Johns’ seminal work laid the foundation for the Pop Art movement, perhaps the greatest exponent of which is Andy Warhol. Unlike Johns, however, Warhol responded to his new media-crazed society by merely stating the facts, through an emotionally detached stance from his [literally] mechanically produced, iconographic silk screens. His oeuvre lucidly placed contemporary society in front of the mirror.

Today, that approach to society and art is passé: the shock value produced by television and the media has totally run its course, and [re]stating that it has desensitized the audience has itself become completely banal. The statement has already become the concept.

The Internet has given us a lot more of something: a choice. Information, that invaluable commodity of the modern era, has become a new kind of objet trouvé: one that carries an irony somewhere between Duchamp’s and Johns’ personal, arbitrary choices and Warhol’s detachment from his specific subjects. Only, this time, we can sound the information not just for external phenomena, but for evidence of an individual’s intrinsic motivations. The Callas videos are my personal searches, but I can’t have predicted choosing to incline towards this art form. As available information, the Callas videos are the readymades. As found objects, they obtain a personal meaning. As paintings, they are an insight into my own psychic struggle between the exhibitionist and the idealized poles.

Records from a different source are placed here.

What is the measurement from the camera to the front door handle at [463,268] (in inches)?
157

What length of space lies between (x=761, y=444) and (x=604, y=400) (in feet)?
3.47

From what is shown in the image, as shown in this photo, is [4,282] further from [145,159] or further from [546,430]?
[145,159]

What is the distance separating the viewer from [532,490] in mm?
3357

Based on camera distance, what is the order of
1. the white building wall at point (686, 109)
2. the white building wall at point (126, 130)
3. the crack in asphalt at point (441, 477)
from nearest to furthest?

In these paintings, I’m interested in releasing, through the process of portrayal, that psychic struggle; the tension between the diametrically opposed poles of the self. The simple compositional elements intend to underline the subconscious message. The psychological depth comes easily to me because I absorb Callas effortlessly. Her characterization is always complete, in depth, and elegantly within the bounds set forth by the composer: no unnecessarily long-held notes, no excessive gestures. She said whenever you don’t know what to do, just listen to the music because the composer has already seen through it. There’s an aria in Adriana Lecouvreur by Cilea, in which Adriana, a singer, sings to the crowd “Ecco…Io son l’umile ancella del Genio creator.” (I am the humble servant of the creative genius). Callas sang it like no other; perhaps she understood it best, serving both her principles and her respect for the composer. In the course of her artistic life, she damaged her voice, but the drama required it, and she never compromised her artistic integrity for the sake of safety or “pretty sound”.

I share the drive with any artist who would seek to appreciate truly the achievements of the Modernist giants, as Johns, Warhol and the like, while simultaneously engaging in contemporary society with relevant immediacy. I don’t think my work is revolutionary. I think it’s in the same vein outlined by those above and their contemporaries. While undoubtedly a product of my society (albeit I grew up in a very different one), I do my best and remain selfishly uncompromising.